Celebrity

Sam Gilliam, Abstract Artist of Drape Paintings, Dies at 88

Sam Gilliam is the most well-known and pioneering abstract painter of his lusciously dyed drape paintings, which fully incorporates his medium in three dimensions more than any other artist of his generation. , Became the first black artist to represent the United States at the Venice Biennale in 1972, died Saturday at his home in Washington. He was 88 years old.

Death was announced by David Kordansky Gallery in Los Angeles and Pace Gallery in New York. The cause was renal failure.

Mr. Gilliam had two anomalies. As a black artist, he was largely ignored by the upper levels of the art world until the second half of his career. And as a black artist working on abstraction, he devoted his life to paintings with recognizable images and clear political messages that many of his colleagues prefer. However, his art was in many ways opposed to both painting and political art.

Gilliam was in a period of social and political turmoil during the Vietnam War and the black civil rights struggle during the 1960s and 1970s, when abstract painting experiments were flourishing. But even in this context, he was particularly bold.

A brilliant colorist, he became known for freeing paintings from the flat straightness imposed by wooden stretchers. Instead, he draped unstretched abstract canvas from the ceiling with large curves and loops, or collected them and fixed them to the wall.

In “A and the Carpenter, I” (1973), a large canvas drawn with airy pink and blue clouds was piled up between two wooden sawhorses to create a work that looks elegant even if it is unfinished. Introduced the element of labor. , And it looked different each time it was installed, like many of Gilliam’s works.
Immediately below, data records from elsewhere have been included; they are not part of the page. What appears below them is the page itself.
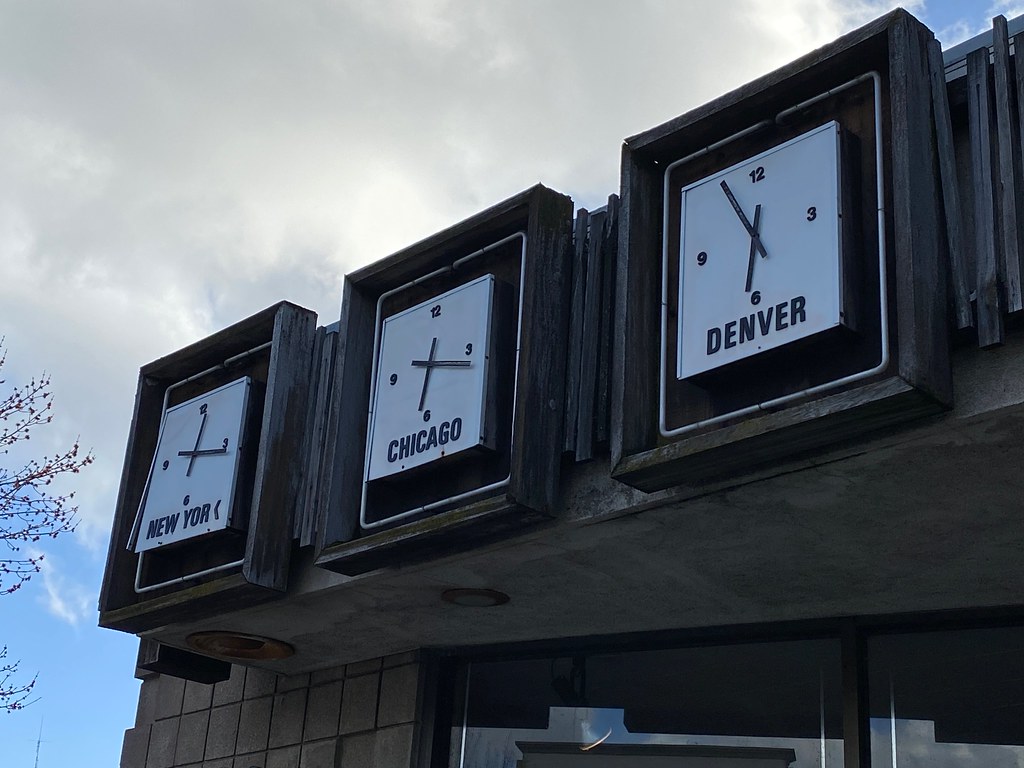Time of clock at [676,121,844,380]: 6:54
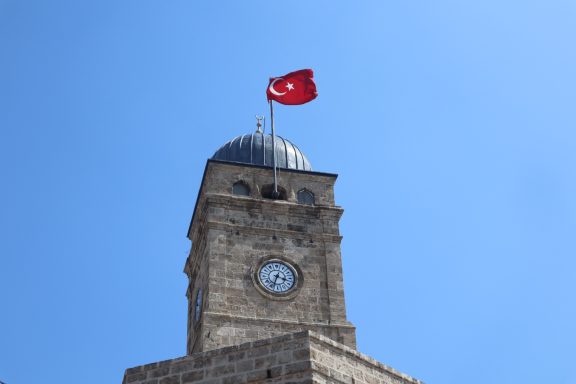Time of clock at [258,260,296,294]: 3:33
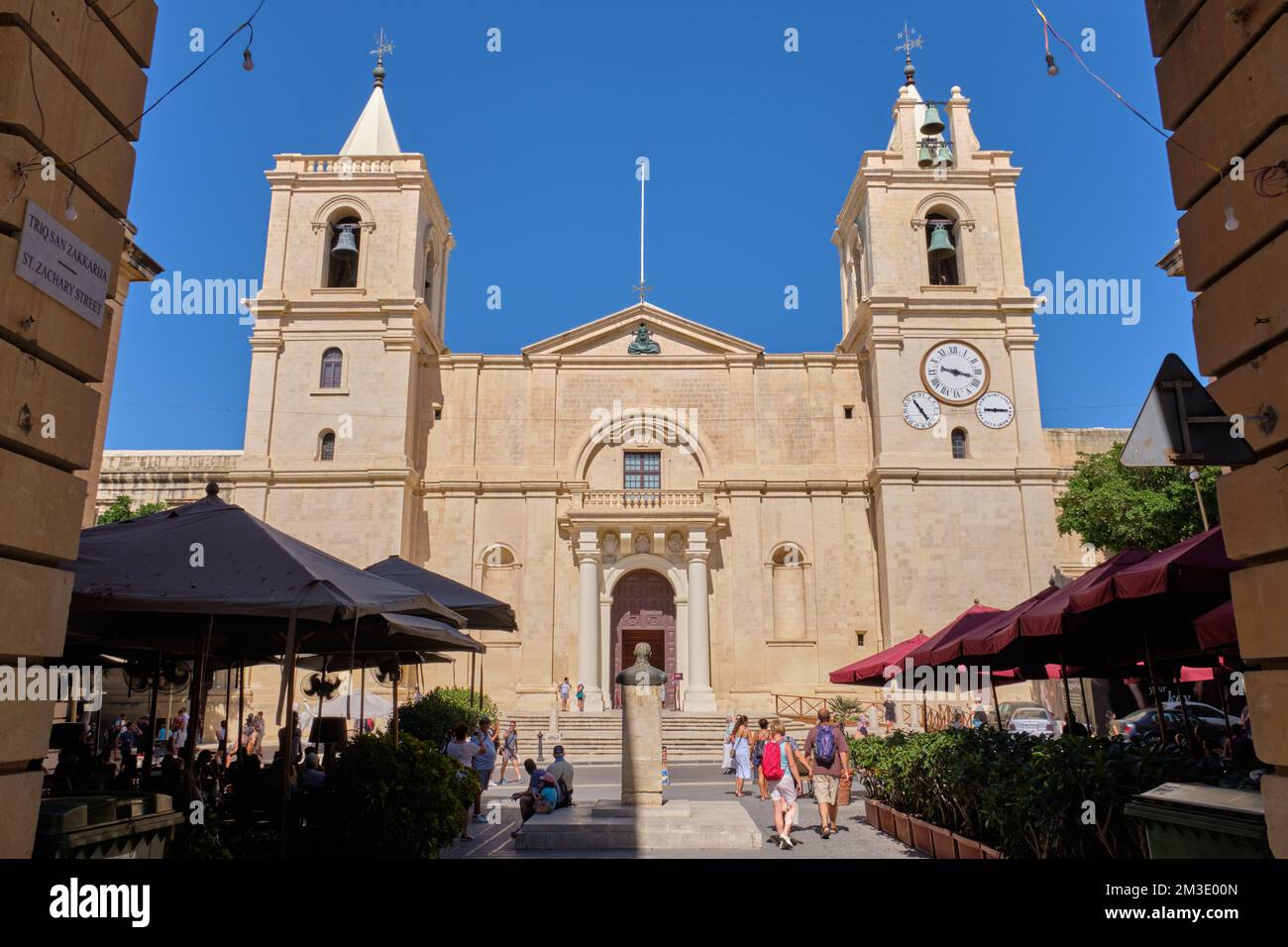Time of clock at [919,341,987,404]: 9:17
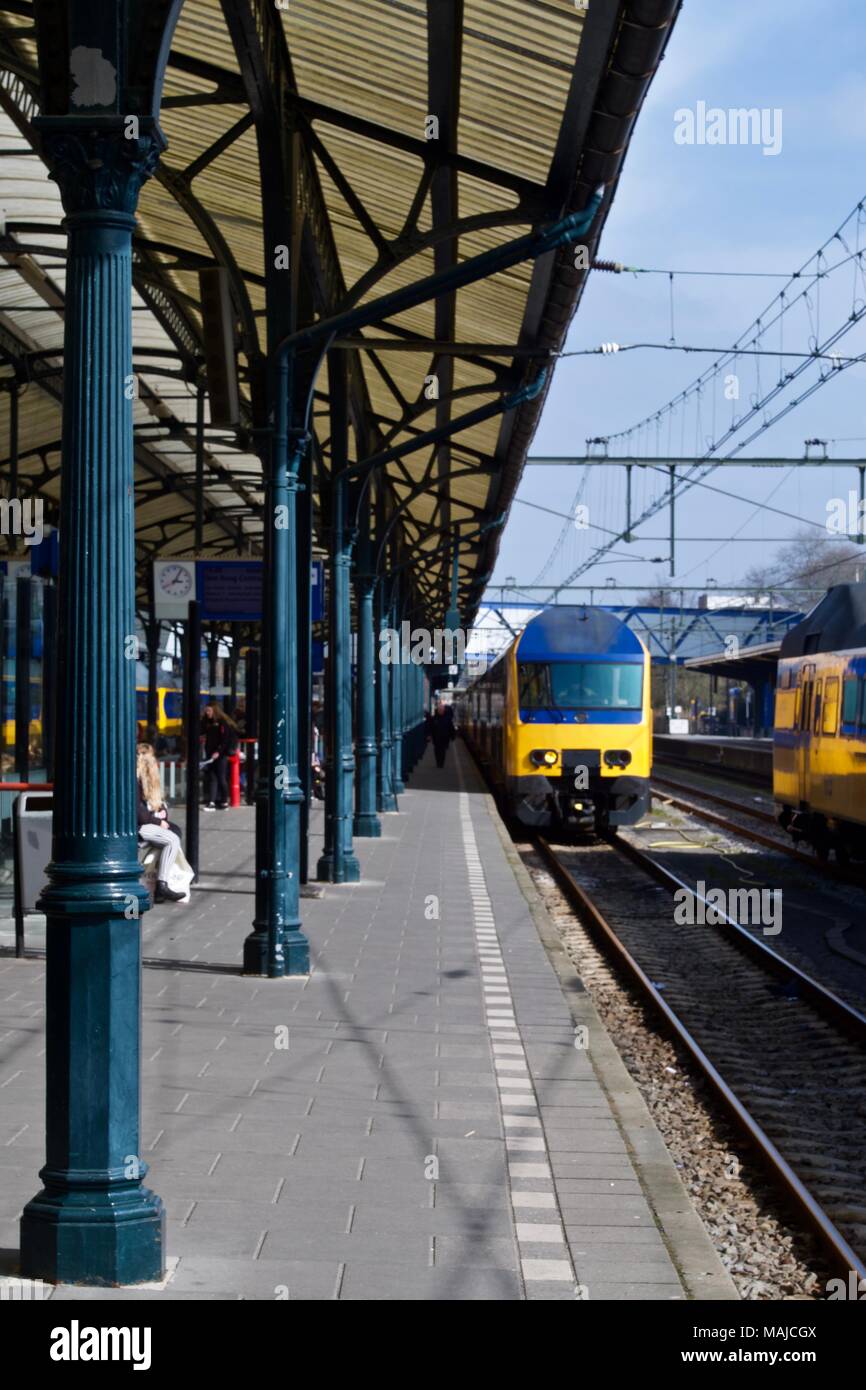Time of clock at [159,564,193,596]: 3:04
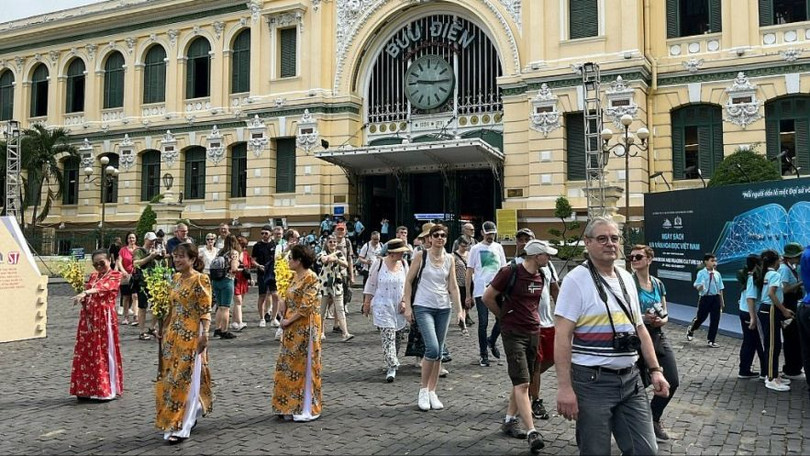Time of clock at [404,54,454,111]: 9:15
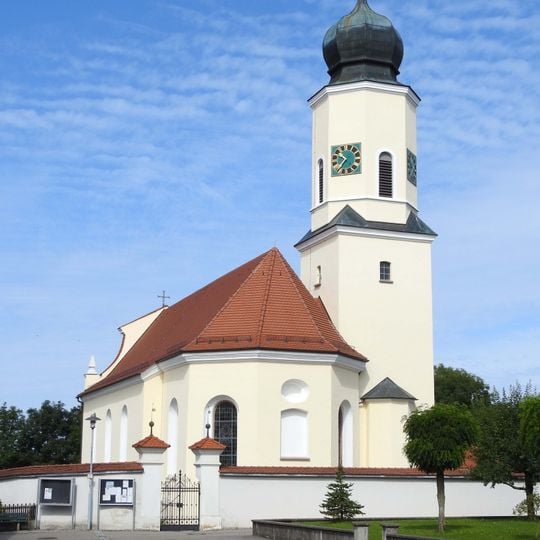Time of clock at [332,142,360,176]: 9:35
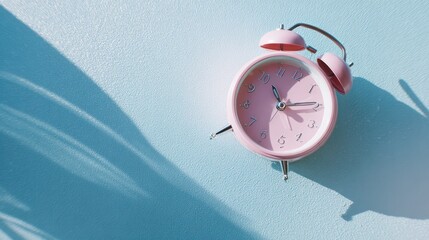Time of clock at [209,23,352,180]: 4:14
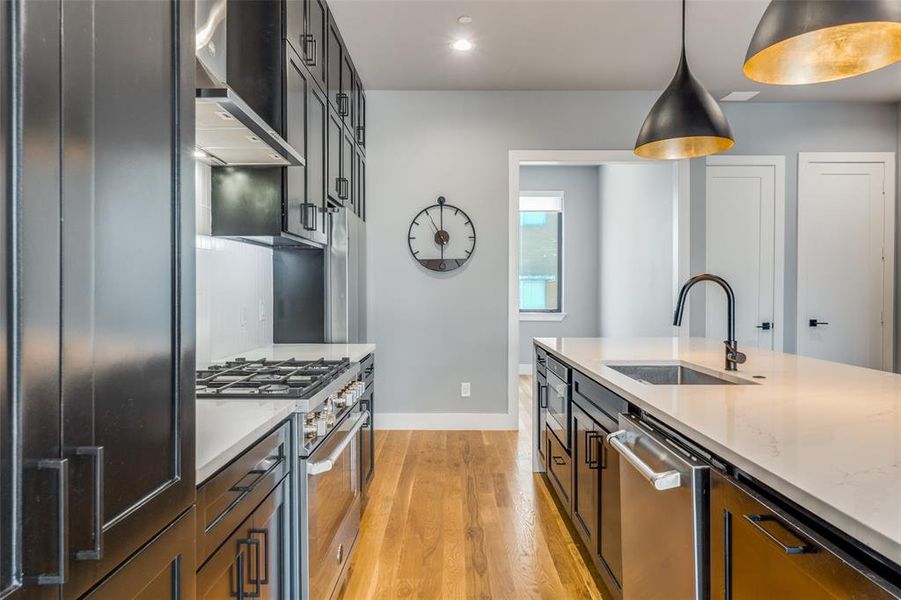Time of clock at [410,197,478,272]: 5:59
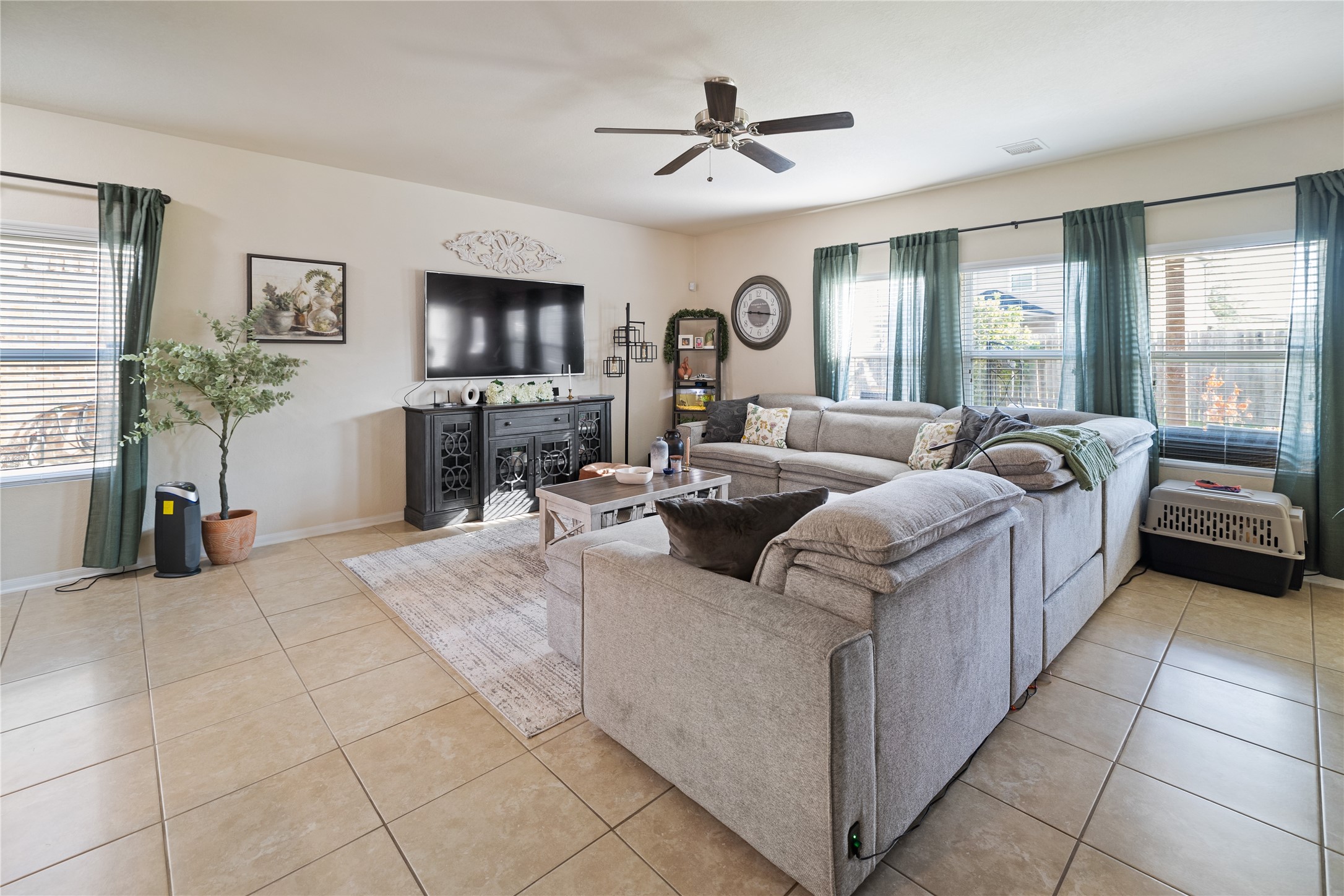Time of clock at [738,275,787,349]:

His efforts went back and forth between painting and sculpture, and his technique evoked everything from Jackson Pollock’s drips to tie-dyeing. They pushed the medium far beyond the wall-mounted canvas created at the time by Frank Stella and his followers. They were at the same time aggressive and lyrical, influencing the viewer’s space and providing a gorgeous, flowing color moment while rejecting a single safe center of view. And they challenged the viewer every time, “Is this a painting?”

This in itself created a kind of visual confusion suitable for times of instability. The paintings in the collection of the Museum of Modern Art in New York are simply entitled “10/27/69” and are set against the backdrop of a major protest against the Vietnam War.

“The expressive act of marking and hanging it in space is always political,” he said in a 2018 interview with The Art Newspaper Joseda Silva. “My work is as political as the formal one.”

A complete obituary will be published shortly.